Strickland v Rocla Concrete Pipes Ltd, also known as the Concrete Pipes Case, is a 1971 High Court of Australia case that discusses the scope of the corporations power in section 51(xx) of the Australian Constitution. This was an important case in Australian constitutional law because it overruled the decision in the earlier case of Huddart, Parker & Co Pty Ltd v Moorehead, which held that the corporations power only extended as far as the regulation of their conduct in relation to their transactions with or affecting the public. Since this case, the Commonwealth has had at least the ability to regulate the trading activities of trading corporations, thus opening the way for an expansion in Commonwealth power.

The width of this power was later considered again in the cases of Actors and Announcers Equity Association v Fontana Films, Commonwealth v Tasmania (the Tasmanian Dam Case), Re Dingjan; Ex parte Wagner, and New South Wales v Commonwealth (the WorkChoices Case).

== Background ==

Section 43 of the Trade Practices Act 1965-1969 (Cth) made certain agreements between competitors restricting competition "examinable", and the respondents in this case were charged with breaching that section. The agreements in question were exclusively related to trade in Queensland. Because this is purely intrastate trade, the respondents would not have fallen within the legislative power granted by section 51(i) of the Constitution. The Commonwealth Industrial Court, at first instance, rejected the charge, following Huddart, Parker & Co Pty Ltd v Moorehead, in which it was held that a law with respect to the trading activities of constitutional corporations was not within power.

== Decision ==

=== Corporations power ===

The Court unanimously rejected the decision in Huddart, Parker & Co Pty Ltd v Moorehead, holding that it was based on the rejected doctrine of reserved State powers, which was abolished in Amalgamated Society of Engineers v Adelaide Steamship Co. Ltd.; "the earlier doctrine virtually reversed the Constitution" (per Barwick CJ). The Court found that laws with a sufficient connection to the trading activities of constitutional corporations were valid.
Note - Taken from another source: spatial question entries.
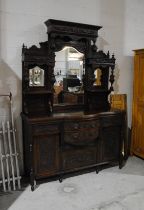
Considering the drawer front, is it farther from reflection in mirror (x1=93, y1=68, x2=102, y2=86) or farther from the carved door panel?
reflection in mirror (x1=93, y1=68, x2=102, y2=86)

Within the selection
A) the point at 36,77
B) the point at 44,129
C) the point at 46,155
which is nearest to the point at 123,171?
the point at 46,155

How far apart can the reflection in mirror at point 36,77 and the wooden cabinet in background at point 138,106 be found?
5.57 ft

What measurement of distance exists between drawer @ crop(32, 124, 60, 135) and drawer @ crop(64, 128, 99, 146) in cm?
16

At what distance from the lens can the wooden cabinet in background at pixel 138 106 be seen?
3.93 metres

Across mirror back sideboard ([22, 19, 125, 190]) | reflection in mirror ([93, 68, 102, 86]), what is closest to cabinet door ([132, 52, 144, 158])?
mirror back sideboard ([22, 19, 125, 190])

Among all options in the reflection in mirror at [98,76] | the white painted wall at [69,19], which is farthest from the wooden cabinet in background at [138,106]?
the reflection in mirror at [98,76]

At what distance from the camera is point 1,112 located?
3193 millimetres

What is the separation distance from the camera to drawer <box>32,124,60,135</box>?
9.54 ft

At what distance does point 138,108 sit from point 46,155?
6.09 feet

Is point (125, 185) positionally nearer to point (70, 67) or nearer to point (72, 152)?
point (72, 152)

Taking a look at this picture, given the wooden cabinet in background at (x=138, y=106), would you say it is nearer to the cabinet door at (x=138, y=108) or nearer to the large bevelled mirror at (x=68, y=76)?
the cabinet door at (x=138, y=108)

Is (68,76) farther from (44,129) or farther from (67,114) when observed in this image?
(44,129)

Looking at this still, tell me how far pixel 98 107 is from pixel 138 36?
153cm

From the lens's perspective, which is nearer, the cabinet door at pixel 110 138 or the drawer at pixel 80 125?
the drawer at pixel 80 125
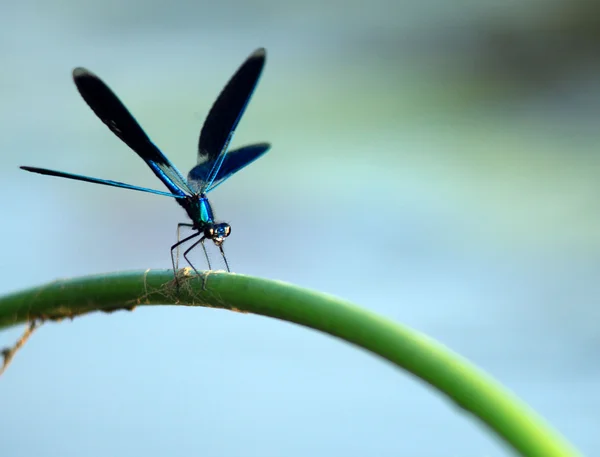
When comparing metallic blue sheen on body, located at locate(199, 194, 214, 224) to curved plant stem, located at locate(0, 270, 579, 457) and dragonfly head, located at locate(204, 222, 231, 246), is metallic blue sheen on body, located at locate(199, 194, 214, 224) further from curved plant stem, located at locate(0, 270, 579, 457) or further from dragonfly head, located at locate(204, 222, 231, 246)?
curved plant stem, located at locate(0, 270, 579, 457)

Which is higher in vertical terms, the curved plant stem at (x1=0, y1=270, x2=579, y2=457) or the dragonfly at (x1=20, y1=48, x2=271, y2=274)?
the dragonfly at (x1=20, y1=48, x2=271, y2=274)

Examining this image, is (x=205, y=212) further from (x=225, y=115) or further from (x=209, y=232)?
(x=225, y=115)

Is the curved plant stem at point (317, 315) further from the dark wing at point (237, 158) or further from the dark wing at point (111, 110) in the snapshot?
the dark wing at point (237, 158)

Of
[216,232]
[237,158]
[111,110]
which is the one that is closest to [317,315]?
[216,232]

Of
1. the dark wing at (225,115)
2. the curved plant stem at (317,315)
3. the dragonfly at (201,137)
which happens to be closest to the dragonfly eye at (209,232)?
the dragonfly at (201,137)

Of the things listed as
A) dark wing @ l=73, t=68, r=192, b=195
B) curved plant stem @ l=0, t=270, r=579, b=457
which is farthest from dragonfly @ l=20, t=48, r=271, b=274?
curved plant stem @ l=0, t=270, r=579, b=457

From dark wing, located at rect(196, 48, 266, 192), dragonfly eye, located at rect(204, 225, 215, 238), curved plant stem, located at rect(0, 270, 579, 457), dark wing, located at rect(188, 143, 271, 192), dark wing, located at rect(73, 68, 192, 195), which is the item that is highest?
dark wing, located at rect(188, 143, 271, 192)
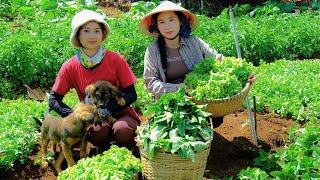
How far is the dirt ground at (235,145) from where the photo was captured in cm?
598

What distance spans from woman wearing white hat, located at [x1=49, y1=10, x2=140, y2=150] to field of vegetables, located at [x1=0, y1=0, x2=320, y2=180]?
1.63 feet

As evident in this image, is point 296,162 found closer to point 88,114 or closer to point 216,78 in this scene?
point 216,78

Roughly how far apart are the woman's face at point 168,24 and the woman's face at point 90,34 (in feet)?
2.16

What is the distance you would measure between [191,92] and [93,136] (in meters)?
1.13

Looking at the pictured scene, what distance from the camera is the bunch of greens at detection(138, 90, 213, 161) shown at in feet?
15.7

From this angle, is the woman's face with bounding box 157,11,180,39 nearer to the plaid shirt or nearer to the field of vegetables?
the plaid shirt

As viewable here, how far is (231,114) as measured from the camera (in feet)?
24.0

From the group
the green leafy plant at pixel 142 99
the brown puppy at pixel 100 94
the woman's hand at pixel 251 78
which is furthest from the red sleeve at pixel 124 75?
the green leafy plant at pixel 142 99

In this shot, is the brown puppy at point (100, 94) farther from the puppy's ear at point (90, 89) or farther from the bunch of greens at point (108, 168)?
the bunch of greens at point (108, 168)

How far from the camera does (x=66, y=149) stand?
5.47 metres

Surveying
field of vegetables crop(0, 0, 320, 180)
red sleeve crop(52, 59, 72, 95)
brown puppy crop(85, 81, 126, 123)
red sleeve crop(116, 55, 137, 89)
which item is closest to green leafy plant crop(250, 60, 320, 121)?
field of vegetables crop(0, 0, 320, 180)

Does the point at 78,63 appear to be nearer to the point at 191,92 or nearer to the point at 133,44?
the point at 191,92

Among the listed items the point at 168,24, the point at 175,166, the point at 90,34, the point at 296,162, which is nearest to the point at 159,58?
the point at 168,24

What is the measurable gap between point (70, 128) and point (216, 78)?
59.2 inches
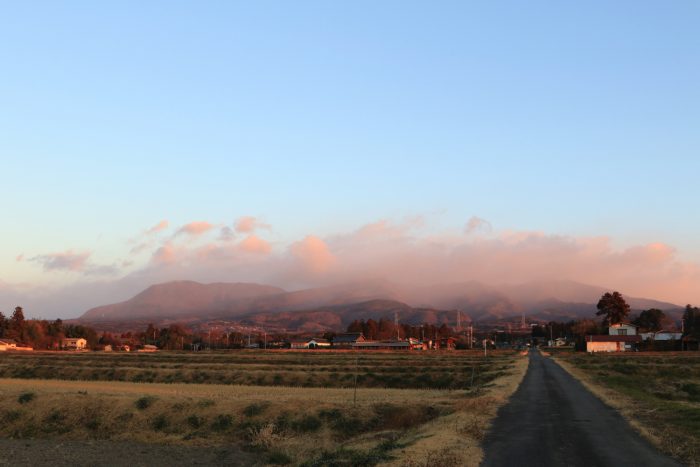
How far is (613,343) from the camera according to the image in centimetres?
15800

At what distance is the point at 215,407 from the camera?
36.7 meters

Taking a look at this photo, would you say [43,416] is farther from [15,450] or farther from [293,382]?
[293,382]

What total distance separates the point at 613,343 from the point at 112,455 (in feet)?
490

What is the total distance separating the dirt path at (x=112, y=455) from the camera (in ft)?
94.2

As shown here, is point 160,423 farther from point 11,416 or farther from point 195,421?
point 11,416

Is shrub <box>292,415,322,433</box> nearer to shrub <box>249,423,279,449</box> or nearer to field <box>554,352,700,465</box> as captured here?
shrub <box>249,423,279,449</box>

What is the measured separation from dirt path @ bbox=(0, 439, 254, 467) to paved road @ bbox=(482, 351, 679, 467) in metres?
11.4

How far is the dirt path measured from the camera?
28703 mm

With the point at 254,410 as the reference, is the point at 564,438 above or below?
above

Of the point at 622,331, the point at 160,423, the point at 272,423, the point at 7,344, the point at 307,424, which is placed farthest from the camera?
the point at 622,331

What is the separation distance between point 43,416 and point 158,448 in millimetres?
12252

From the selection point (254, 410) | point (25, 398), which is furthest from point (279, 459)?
point (25, 398)

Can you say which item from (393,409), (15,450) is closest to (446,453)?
(393,409)

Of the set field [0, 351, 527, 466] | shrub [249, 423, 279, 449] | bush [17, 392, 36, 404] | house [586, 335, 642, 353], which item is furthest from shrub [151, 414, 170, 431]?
house [586, 335, 642, 353]
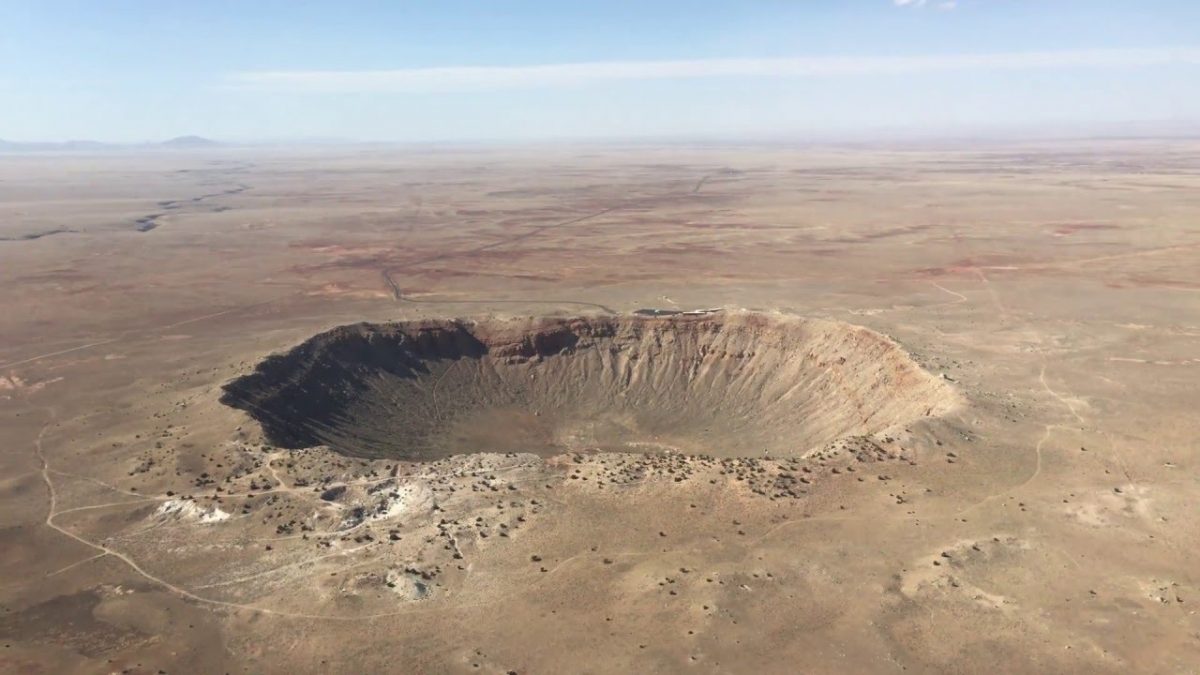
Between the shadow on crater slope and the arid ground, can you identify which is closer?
the arid ground

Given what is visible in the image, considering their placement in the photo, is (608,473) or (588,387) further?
(588,387)

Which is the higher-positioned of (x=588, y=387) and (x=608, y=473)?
(x=608, y=473)

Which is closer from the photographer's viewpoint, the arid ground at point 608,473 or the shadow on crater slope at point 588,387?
the arid ground at point 608,473

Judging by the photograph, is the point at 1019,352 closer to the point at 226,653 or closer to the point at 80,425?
the point at 226,653

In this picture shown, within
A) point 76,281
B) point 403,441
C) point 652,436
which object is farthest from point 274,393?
point 76,281
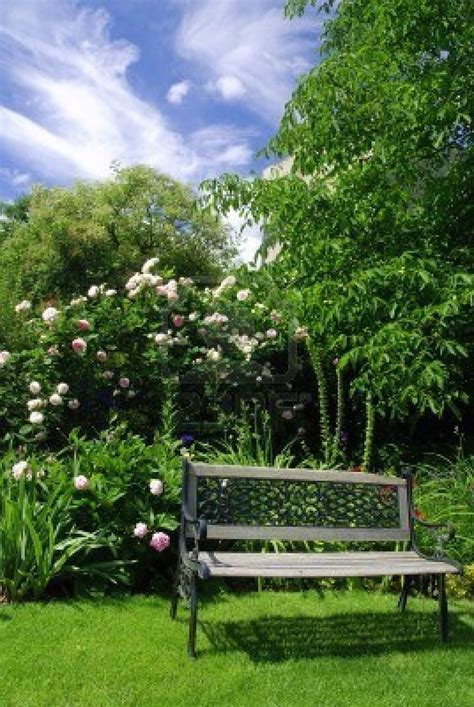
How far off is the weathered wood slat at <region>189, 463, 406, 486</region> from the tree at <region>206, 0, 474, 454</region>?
64 cm

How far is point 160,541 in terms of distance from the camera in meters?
4.27

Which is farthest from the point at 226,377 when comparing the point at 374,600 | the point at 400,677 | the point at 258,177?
the point at 400,677

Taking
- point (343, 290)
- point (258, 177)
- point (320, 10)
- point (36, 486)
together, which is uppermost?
point (320, 10)

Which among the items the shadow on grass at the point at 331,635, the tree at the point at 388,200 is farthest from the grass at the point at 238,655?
the tree at the point at 388,200

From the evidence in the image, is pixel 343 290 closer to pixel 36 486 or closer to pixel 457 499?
pixel 457 499

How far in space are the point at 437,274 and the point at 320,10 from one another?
3.47 metres

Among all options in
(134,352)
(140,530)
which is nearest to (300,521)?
(140,530)

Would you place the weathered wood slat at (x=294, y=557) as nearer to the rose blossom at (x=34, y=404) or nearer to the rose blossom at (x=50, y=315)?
the rose blossom at (x=34, y=404)

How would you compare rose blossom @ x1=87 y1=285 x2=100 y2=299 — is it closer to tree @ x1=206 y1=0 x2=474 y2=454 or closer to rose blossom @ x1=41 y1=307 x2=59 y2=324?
Answer: rose blossom @ x1=41 y1=307 x2=59 y2=324

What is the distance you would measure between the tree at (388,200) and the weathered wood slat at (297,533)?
3.02ft

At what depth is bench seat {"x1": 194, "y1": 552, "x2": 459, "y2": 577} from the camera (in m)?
3.63

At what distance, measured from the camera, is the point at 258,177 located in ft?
19.7

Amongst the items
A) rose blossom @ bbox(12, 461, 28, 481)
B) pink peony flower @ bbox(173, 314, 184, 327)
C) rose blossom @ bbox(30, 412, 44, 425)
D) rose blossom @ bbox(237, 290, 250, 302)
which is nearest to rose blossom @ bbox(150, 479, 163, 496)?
rose blossom @ bbox(12, 461, 28, 481)

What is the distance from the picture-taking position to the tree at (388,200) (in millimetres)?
4805
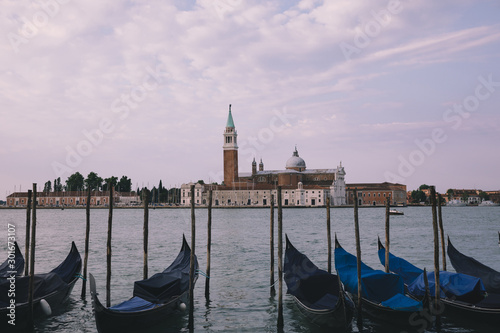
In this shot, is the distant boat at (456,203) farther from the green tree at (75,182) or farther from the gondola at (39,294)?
the gondola at (39,294)

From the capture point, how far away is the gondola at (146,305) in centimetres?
710

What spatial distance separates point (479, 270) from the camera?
9.41 meters

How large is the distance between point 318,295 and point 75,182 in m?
87.3

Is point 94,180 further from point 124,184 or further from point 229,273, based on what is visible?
point 229,273

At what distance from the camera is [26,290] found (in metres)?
7.99

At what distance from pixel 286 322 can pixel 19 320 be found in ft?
14.8

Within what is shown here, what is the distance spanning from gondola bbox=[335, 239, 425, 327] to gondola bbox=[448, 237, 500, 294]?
177 cm

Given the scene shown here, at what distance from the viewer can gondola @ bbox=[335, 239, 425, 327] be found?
7.76 m

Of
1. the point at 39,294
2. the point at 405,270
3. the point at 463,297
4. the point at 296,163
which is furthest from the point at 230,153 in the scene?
the point at 463,297

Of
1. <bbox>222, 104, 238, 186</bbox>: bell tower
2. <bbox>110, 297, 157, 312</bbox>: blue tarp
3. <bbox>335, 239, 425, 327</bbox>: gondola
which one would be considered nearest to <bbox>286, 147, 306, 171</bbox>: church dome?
<bbox>222, 104, 238, 186</bbox>: bell tower

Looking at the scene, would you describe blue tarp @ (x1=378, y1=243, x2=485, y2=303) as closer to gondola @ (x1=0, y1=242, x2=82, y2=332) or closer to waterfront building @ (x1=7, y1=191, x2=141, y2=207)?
gondola @ (x1=0, y1=242, x2=82, y2=332)

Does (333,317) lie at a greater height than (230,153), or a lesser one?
lesser

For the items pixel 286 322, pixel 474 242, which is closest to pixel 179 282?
pixel 286 322

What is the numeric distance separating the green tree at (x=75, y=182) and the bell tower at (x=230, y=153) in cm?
2754
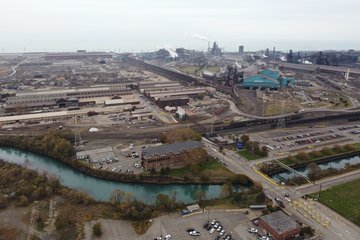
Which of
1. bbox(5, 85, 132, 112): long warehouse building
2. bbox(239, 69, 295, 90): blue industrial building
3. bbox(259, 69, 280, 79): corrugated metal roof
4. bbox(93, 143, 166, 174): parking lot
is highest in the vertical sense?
bbox(259, 69, 280, 79): corrugated metal roof

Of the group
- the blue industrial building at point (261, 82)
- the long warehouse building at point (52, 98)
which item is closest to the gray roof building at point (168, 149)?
the long warehouse building at point (52, 98)

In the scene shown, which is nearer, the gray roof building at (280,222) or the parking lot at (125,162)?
the gray roof building at (280,222)

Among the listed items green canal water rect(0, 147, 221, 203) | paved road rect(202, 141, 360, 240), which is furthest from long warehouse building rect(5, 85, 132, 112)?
paved road rect(202, 141, 360, 240)

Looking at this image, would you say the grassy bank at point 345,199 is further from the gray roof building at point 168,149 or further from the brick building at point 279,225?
the gray roof building at point 168,149

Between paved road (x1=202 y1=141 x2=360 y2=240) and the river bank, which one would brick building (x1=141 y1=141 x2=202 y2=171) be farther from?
paved road (x1=202 y1=141 x2=360 y2=240)

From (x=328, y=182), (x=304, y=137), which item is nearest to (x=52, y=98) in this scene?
(x=304, y=137)

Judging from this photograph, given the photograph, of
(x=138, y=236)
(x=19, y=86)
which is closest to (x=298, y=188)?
(x=138, y=236)

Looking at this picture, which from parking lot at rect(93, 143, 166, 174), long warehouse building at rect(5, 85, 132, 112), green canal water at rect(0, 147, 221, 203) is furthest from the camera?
long warehouse building at rect(5, 85, 132, 112)

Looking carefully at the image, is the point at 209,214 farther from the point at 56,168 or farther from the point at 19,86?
the point at 19,86
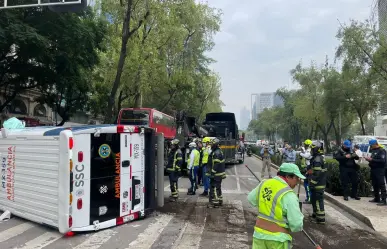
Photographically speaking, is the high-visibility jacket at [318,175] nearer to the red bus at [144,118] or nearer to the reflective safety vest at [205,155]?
the reflective safety vest at [205,155]

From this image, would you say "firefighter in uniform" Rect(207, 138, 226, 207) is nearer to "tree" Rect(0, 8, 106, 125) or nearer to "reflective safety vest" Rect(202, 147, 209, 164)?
"reflective safety vest" Rect(202, 147, 209, 164)

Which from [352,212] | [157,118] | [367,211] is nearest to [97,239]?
[352,212]

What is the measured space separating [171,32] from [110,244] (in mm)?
17771

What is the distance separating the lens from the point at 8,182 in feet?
25.7

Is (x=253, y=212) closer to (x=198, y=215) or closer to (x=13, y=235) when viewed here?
(x=198, y=215)

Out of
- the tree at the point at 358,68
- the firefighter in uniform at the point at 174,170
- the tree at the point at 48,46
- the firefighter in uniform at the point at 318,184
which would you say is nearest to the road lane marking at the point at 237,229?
the firefighter in uniform at the point at 318,184

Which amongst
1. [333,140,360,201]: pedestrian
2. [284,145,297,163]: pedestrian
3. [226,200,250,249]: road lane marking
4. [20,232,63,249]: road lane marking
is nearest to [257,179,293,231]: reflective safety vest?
[226,200,250,249]: road lane marking

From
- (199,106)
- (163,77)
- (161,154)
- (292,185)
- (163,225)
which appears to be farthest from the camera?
(199,106)

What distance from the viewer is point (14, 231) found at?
681 cm

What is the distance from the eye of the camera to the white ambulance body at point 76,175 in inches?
241

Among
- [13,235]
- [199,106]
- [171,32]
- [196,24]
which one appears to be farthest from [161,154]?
[199,106]

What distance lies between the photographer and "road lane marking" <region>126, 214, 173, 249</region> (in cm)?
599

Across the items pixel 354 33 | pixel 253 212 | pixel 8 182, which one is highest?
pixel 354 33

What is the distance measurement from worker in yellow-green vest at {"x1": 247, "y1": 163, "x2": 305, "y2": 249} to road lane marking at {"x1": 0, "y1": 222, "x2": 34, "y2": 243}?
497cm
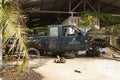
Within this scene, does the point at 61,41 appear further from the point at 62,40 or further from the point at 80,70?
the point at 80,70

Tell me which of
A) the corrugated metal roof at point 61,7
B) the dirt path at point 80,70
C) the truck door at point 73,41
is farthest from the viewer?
the corrugated metal roof at point 61,7

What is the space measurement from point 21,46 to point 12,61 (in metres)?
4.02

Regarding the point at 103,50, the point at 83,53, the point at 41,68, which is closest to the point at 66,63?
the point at 41,68

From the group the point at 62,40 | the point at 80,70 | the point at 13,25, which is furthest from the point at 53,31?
the point at 13,25

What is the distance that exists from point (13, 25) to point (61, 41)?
6447 mm

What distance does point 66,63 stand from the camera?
11.6 m

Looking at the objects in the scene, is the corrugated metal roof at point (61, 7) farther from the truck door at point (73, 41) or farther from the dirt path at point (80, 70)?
the dirt path at point (80, 70)

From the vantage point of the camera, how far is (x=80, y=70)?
10.2 m

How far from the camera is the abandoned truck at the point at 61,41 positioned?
43.7ft

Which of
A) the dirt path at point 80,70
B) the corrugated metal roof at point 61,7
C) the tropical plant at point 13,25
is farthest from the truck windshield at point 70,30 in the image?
the tropical plant at point 13,25

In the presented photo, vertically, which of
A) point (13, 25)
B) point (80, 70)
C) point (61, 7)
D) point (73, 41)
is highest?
point (61, 7)

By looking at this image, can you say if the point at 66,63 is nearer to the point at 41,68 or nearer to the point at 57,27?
the point at 41,68

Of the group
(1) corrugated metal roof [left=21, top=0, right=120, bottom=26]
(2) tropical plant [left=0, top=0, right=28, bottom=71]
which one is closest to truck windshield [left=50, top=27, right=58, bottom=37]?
(1) corrugated metal roof [left=21, top=0, right=120, bottom=26]

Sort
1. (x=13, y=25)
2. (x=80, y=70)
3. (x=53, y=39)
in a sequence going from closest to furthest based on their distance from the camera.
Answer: (x=13, y=25)
(x=80, y=70)
(x=53, y=39)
In addition, the broader conception of the corporations power, that allows for the regulation of any activities of constitutional corporations, was flagged; "I must not be taken as suggesting that the question whether a particular law is a law within the scope of this power should be approached in any narrow or pedantic manner" (per Barwick CJ).

=== Reading down ===

Barwick CJ also gave guidance as to reading laws with respect to section 15A of the Acts Interpretation Act 1901 (Cth). While he noted that there can be an express intention by the Parliament as to the interpretation of the law, he stated that if it is "single and indivisible", it will not be possible to read down the law and provide it with an alternative interpretation. The coexistence of sections 7 and 35(1) meant that it would have had to apply to both all trade, and to only foreign and interstate trade. However, since section 35(1) is a single provision and not a series of paragraphs, Barwick CJ felt that it would be "legislating and not construing" if it were broken up accordingly.